To the Same
Olney, February 9, 1786. Let me tell you that your kindness in promising to visit us has charmed us both. I shall see you again. I shall hear your voice. We shall take walks together. I will show you my prospects, the hovel, the alcove, the banks of the Ouse, everything I have described. My dear, I will not let you come till the end of May, or the beginning of June, because, before that time my greenhouse will not be ready to receive us, and it is the only pleasant room belonging to us. When the plants go out, we go in.
I will tell you what you shall find at your first entrance. Imprimis, as soon as you have entered the vestibule, if you cast a look on either side of you, you shall see on the right hand a box of my making. It is the box in which have been lodged all my hares, and in which lodges Puss at present. But he, poor fellow, is worn out with age, and promises to die before you can see him.
My dear, I have told Homer what you say about casks and urns, and have asked him whether he is sure that it is a cask in which Jupiter keeps his wine. He swears that it is a cask, and that it will never be anything better than a cask to all eternity. So if the god is content with it, we must even wonder at his taste and be so too.
To the Same
Olney, March 6, 1786. Your opinion has more weight with me than that of all the critics in the world. To give you a proof of it, I make you a concession that I would hardly have made to them all united. I do not indeed absolutely covenant that I will discard all my elisions, but I hereby bind myself to discard as many of them as, without sacrificing energy to sound, I can. It is incumbent on me, in the meantime, to say something in justification of the few I shall retain, that I may not seem a poet mounted on a mule rather than on Parnassus. In the first place, “the” is a barbarism. We are indebted for it to the Celts, or the Goths, or the Saxons, or perhaps to them all. In the two best languages that ever were spoken, the Greek and the Latin, there is no similar encumbrance of expression to be found. Secondly, the perpetual use of it in our language is, to us miserable poets, attended with two great inconveniences.
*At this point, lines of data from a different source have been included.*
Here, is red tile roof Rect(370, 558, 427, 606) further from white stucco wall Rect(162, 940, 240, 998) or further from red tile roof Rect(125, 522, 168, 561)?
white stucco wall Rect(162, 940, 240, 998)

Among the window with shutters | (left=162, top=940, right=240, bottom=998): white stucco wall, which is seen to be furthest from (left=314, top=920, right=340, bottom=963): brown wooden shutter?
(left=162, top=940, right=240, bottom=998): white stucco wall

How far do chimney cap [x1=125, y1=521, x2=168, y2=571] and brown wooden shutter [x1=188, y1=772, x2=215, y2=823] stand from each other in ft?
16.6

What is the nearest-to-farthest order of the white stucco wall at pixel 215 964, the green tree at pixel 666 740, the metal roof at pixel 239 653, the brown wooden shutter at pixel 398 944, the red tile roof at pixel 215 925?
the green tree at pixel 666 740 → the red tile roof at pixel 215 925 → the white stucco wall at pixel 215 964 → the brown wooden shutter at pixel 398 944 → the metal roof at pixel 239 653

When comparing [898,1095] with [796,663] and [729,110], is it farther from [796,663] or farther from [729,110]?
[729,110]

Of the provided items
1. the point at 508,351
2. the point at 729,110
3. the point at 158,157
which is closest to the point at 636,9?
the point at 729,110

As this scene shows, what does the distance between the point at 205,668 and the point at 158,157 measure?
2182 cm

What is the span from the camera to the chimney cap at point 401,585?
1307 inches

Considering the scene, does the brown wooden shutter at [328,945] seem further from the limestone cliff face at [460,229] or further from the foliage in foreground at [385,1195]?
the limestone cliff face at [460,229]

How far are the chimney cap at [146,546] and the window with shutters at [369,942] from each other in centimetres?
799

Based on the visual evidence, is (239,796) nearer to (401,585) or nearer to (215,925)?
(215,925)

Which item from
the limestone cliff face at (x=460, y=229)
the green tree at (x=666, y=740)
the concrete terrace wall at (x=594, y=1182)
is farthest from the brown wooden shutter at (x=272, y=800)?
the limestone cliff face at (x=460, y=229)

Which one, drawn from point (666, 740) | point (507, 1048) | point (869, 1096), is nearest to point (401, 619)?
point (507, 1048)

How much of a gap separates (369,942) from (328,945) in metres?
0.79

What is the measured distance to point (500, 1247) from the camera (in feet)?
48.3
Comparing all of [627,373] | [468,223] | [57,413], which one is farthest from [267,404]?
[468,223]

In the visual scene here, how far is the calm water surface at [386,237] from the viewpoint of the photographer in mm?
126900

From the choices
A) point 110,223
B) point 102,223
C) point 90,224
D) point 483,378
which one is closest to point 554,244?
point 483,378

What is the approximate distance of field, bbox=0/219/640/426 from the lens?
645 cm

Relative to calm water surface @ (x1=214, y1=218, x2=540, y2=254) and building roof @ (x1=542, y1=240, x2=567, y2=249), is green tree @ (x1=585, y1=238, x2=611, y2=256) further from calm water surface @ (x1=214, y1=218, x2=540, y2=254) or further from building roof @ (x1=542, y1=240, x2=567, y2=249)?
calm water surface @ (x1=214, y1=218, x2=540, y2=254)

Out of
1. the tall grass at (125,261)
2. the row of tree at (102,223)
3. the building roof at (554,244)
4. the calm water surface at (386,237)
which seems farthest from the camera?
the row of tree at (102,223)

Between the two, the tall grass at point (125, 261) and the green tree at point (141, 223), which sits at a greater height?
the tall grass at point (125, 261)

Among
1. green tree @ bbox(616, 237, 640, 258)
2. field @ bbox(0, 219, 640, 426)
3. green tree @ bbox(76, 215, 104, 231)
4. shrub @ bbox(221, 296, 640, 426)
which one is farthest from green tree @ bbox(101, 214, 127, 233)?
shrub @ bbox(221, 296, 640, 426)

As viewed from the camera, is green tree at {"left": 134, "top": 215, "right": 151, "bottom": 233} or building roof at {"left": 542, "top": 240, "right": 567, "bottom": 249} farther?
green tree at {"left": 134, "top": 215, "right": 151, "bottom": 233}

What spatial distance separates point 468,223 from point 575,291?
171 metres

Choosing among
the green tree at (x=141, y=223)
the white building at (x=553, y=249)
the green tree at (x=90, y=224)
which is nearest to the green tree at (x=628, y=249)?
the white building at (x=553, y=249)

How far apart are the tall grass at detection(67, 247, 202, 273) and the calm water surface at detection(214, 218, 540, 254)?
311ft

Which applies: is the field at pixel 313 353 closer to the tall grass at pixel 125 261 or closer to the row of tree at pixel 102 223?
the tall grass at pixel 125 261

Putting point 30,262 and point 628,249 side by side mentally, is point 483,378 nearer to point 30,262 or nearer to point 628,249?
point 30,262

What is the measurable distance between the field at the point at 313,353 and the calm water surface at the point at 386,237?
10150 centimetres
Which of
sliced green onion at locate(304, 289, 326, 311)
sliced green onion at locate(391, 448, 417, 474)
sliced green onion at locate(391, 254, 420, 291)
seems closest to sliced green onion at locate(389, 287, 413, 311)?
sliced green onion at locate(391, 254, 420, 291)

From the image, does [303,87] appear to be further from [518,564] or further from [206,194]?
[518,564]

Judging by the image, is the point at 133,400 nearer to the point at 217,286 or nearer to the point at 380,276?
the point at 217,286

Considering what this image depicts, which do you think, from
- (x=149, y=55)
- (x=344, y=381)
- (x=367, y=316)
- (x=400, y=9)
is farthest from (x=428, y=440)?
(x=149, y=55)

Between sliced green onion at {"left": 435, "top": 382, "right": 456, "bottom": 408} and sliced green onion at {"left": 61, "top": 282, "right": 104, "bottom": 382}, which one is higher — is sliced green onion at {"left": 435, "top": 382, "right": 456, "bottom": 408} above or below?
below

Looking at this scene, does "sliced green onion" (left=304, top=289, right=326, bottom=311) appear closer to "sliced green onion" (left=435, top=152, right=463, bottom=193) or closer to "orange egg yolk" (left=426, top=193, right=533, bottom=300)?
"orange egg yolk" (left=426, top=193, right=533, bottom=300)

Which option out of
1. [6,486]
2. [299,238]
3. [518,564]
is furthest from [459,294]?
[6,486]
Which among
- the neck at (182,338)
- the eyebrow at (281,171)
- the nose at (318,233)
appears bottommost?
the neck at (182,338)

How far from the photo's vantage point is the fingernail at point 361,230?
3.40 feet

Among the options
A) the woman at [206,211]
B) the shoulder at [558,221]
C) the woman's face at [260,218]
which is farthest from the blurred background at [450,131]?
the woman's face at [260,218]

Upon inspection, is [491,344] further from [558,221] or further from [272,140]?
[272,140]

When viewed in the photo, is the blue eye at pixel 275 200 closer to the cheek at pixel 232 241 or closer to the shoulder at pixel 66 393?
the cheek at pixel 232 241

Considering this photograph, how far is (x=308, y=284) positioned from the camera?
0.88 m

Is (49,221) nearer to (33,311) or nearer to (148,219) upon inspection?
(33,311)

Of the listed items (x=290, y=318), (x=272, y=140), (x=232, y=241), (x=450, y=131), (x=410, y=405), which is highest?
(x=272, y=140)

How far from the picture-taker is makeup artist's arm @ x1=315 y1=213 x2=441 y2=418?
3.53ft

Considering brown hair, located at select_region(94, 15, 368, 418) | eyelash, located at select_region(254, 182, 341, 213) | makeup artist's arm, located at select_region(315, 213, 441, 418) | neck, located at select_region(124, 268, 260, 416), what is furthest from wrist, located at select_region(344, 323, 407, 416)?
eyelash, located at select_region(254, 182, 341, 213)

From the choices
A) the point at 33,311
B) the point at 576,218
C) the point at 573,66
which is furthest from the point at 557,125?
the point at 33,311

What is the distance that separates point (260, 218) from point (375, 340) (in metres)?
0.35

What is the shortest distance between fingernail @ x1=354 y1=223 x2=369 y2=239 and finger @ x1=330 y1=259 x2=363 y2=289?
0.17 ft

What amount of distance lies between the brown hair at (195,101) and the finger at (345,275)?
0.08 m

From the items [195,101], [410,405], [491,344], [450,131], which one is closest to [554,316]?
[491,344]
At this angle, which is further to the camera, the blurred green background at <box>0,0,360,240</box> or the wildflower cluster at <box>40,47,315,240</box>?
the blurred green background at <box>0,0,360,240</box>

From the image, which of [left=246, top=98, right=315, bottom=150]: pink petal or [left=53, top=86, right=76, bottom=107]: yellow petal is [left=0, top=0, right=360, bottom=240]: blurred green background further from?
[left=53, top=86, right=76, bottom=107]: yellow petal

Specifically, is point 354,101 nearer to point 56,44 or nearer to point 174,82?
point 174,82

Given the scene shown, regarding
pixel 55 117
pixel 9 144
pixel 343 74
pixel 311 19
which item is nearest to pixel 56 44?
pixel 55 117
Our verse consisting of only ten syllables, it not infrequently happens that the fifth part of a line is to be engrossed, and necessarily too, unless elision prevents it, by this abominable intruder; and, which is worse in my account, open vowels are continually the consequence—the element—the air, etc. Thirdly, the French, who are equally chargeable with the English with barbarism in this particular, dispose of their le and their la without ceremony, and always take care that they shall be absorbed, both in verse and in prose, in the vowel that immediately follows them. Fourthly, and I believe lastly, the practice of cutting short “the” is warranted by Milton, who of all English poets that ever lived, had certainly the finest ear.